VINCA AS A SOURCE OF DRUGS
Scientifically named Catharanthus roseus, Vinca is endemic to Madagascar. But now, this shrub can be found in almost any tropical area in the world. This shrub has oval to oblong leaves, white to dark pink flowers, and grows up to 1 meter tall. Possessing about 70 already identified chemical compounds; it has been exploited commercially as source of natural products such as alkaloids.
Alkaloids are chemical compounds which are naturally found in bacteria, fungi, plants, and animals. Using chemistry methods, alkaloids can be purified from crude extracts to produce pharmaceutical and recreational drugs.
At least two of the alkaloids in Vinca (vinblastine and vincristine) have been isolated and developed into prescription anti-cancer drugs in the 1950s and 1960s.
FIRST FORAY INTO DRUG DISCOVERY
In the early 1990’s Dr. William G. Padolina, then head of BIOTECH, started culturing and evaluating calluses from flowers of a mutant Vinca plant found in Zamboanga. Their group subsequently established a unique culture line of Vinca callus which was designated as BCr-1.
Plant calluses are undifferentiated cells which can be grown and maintained in a growing media. These materials have many uses, for example, mass propagation of identical copies of the plant and DNA insertion experiments.
High performance liquid chromatography analysis done in 1994 by Padolina’s group, which included then a young Marfori, showed that the vincristine alkaloid extract from their C. roseus calli was consistent with that of the authentic one.
ABOUT A DECADE LATER
By the late 1990s, as part of his doctoral dissertation studies, Dr. Marfori brought with him to Japan the BCr-1 Vinca callus for further experimentation. He and his advisers from Osaka University came up with an idea to see what compound can be produced if the BCr-1 callus is grown in a Murashige and Skoog agar medium and infected with Trichoderma harzianum – a fungus.
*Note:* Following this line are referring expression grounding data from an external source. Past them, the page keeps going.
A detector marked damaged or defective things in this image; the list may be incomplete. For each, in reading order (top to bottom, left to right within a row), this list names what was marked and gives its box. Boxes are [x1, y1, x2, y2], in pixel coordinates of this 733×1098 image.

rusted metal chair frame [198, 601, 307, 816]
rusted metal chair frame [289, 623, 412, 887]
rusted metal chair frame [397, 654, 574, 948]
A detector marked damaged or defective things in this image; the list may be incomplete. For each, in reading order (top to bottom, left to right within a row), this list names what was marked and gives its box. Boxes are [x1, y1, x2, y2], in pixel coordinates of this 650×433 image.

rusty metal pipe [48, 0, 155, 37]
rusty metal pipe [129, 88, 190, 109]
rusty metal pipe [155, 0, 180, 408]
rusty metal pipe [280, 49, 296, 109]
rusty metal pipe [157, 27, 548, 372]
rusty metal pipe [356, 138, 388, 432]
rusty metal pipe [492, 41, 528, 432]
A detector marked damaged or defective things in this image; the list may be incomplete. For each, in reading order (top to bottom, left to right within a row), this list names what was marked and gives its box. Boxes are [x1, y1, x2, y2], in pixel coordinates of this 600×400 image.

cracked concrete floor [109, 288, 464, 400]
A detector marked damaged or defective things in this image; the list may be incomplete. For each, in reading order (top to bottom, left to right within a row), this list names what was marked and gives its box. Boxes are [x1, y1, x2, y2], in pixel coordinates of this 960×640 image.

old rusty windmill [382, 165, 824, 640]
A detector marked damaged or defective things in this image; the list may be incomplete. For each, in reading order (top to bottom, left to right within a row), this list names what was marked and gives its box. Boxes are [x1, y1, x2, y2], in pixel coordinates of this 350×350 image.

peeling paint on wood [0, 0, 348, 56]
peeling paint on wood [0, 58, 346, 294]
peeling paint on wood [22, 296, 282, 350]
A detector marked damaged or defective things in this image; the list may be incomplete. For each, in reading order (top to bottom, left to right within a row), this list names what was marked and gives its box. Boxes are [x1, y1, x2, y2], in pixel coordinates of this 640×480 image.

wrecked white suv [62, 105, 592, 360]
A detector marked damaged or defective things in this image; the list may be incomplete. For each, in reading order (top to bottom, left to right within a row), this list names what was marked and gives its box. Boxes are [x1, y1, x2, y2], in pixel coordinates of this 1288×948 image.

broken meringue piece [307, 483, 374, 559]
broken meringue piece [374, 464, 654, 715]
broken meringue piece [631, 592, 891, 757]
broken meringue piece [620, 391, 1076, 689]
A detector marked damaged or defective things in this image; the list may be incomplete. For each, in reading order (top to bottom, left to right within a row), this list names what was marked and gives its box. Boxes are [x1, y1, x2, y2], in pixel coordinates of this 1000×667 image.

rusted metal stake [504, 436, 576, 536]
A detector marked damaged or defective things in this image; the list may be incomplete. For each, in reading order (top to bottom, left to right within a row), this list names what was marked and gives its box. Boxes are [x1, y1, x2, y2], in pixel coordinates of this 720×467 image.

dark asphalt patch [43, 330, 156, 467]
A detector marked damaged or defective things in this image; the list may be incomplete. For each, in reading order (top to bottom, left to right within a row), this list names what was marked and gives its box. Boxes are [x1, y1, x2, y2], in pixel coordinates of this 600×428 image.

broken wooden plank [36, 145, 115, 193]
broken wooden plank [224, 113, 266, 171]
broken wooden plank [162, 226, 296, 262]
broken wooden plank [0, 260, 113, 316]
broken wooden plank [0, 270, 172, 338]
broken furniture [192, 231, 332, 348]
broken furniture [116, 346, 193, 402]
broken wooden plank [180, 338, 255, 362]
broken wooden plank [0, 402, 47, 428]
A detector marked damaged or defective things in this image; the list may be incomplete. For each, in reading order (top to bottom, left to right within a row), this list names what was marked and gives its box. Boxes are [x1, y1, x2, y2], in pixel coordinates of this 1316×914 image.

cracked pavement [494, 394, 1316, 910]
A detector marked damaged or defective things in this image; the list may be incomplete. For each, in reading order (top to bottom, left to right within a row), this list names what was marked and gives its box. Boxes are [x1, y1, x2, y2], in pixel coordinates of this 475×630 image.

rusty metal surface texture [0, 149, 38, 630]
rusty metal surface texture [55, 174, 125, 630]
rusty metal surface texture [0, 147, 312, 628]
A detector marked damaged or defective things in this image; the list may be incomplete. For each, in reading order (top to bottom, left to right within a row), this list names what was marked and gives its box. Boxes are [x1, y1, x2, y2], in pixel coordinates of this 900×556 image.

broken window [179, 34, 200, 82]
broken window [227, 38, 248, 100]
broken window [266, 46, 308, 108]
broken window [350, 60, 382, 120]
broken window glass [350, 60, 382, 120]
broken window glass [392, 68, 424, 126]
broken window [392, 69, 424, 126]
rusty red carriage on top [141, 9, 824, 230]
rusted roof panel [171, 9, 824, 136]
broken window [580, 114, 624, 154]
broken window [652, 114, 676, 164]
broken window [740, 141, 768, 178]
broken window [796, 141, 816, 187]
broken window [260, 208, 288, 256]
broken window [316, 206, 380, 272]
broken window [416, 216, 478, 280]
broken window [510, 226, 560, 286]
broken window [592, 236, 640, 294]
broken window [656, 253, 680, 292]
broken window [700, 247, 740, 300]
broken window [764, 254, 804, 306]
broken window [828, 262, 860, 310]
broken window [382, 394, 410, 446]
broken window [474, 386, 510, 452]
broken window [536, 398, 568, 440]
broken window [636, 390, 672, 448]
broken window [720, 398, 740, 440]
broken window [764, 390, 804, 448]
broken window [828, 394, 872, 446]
This type of growing method, called dual culture, is a known way to produce interactions between plant and fungus in the laboratory. When fungi infect calli, scenarios can evolve: new metabolites may be produced by the callus as a response to infection, or they may be produced by the fungus as it draws its nutrition from the callus.
In 2002, Dr. Marfori’s research created a novel antibiotic called trichosetin. In microbial assays, trichosetin showed a very strong antimicrobial activity against Methicilin-resistant Staphylococcus aureus (MRSA) and Bacillus subtilis
HUMAN AND POULTRY CURE IN THE PIPELINE
After returning to UPLB, Dr. Marfori conducted experiments to determine the efficacy and safety of trichosetin as a therapeutic agent for poultry. His results in 2007 showed that trichosetin inhibited a strain of Staphylococcus sp. which was already resistant to various drugs. It also exhibited moderate activity against Pasteurella multocida. More experiments afterwards showed that it was non-toxic to chicken and does not cause cells to mutate.
Dr. Marfori has recently reported that his group has conducted mutagenicity tests to assess the safety of use of trichosetin. According to the report, micronucleus tests and rec assays revealed that trichosetin is not mutagenic.
PEERING INTO THE ALKALOID UNIVERSE
With funding from the Department of Science and Technology, Dr. Marfori is now looking for other potential and prized compounds from the BCr-1 callus.
Only this year, using commonly used alkaloid extraction methods, he identified that the callus also produces ajmalicine – a compound for non-steroidal anti-inflammatory drugs and drugs for memory enhancement and chemotherapy.
Dr. Marfori is optimistic that with modern biotechnology and the Philippines vast natural resources, more researchers will pursue the goal of discovering and creating affordable drugs for Filipinos.